Столько лет прошло, а у нее не было никого другого. Это вызывало смиренное удивление и в то же время что-то еще… Чисто мужскую… гордость. Джордж поморщился, недовольный собой, пораженный тем, что способен испытывать подобное в его-то годы, когда юношеское самомнение должно было остаться в далеком прошлом.

Они должны скорее поговорить… Он должен ей объяснить. Маргарет заворочалась в его руках, придвигаясь ближе. Глядя на нее, Джордж еще крепче прижал спящую женщину к себе.

Когда он смотрел на нее чуть раньше, то видел желание, мольбу во взоре… По его телу снова прокатилась волна чувственности. Маргарет была так красива, так желанна! Ему не верилось, что она не привлекает внимания других мужчин. Вряд ли дело заключалось в недостатке у нее возможностей.

Он собственными глазами видел, как реагируют на нее мужчины. Джим Перкинс, например.

Мучительная дрожь охватила его. Он почувствовал настойчивую потребность удержать эту женщину, никуда не отпускать от себя. Если бы только она могла простить его… понять. Джордж провел рукой по ее животу и вспомнил, как она чуть раньше догадалась о том, что происходит у него в душе… поняла, что он думает о былом, обо всем, чего лишил себя, оставив ее и ребенка.

Джордж все еще не преодолел потрясения, которое испытал, обнаружив, что он отец. После всех этих лет самобичевания и страха, после того как постоянно твердил себе, что не имеет права с его наследственностью иметь ребенка, — и узнать о существовании Оливии!

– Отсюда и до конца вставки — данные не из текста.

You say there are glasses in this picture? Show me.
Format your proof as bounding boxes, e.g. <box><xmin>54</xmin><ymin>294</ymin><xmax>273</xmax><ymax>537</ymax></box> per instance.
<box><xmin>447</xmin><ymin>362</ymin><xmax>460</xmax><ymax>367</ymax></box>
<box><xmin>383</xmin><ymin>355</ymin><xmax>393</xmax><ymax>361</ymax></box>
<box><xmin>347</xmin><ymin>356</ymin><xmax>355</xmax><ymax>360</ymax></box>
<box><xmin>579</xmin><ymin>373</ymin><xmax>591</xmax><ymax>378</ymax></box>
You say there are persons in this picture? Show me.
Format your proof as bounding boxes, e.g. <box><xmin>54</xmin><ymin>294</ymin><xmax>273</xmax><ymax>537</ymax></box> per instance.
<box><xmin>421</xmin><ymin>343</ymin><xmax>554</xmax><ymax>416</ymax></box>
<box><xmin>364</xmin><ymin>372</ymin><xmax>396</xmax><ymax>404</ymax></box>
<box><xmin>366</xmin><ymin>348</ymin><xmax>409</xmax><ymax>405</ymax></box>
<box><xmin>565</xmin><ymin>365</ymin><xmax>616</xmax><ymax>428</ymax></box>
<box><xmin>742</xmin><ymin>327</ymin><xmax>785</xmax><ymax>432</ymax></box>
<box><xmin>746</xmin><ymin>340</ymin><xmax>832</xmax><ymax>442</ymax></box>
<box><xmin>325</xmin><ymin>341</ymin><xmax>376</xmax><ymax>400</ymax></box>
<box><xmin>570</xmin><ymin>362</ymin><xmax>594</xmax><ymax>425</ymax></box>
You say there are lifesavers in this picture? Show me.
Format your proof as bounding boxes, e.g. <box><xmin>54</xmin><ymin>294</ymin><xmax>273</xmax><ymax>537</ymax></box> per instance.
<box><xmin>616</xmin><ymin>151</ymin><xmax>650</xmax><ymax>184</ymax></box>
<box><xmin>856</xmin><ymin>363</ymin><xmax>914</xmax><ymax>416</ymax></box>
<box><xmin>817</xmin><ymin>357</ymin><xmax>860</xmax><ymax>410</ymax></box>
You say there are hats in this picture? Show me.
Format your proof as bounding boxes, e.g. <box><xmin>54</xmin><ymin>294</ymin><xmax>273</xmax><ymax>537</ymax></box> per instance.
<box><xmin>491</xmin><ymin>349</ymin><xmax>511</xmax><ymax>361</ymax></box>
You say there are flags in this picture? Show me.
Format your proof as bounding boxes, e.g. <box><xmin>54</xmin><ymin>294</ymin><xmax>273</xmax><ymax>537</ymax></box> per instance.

Он осторожно перевернул Маргарет на спину, не ослабляя объятий, и, склонив голову, нежно поцеловал ее гладкий мягкий живот. Свет заходящего солнца позолотил ее кожу, высветил темные круги вокруг сосков, все еще немного припухших. Когда Джордж с печальной нежностью коснулся одного из них, а затем другого, Маргарет слегка пошевелилась во сне.

Всего лишь секс, сказала она. Возможно, происшедшее означает для нее только это. Но для него… для него это было чем-то намного большим, значительно, значительно большим.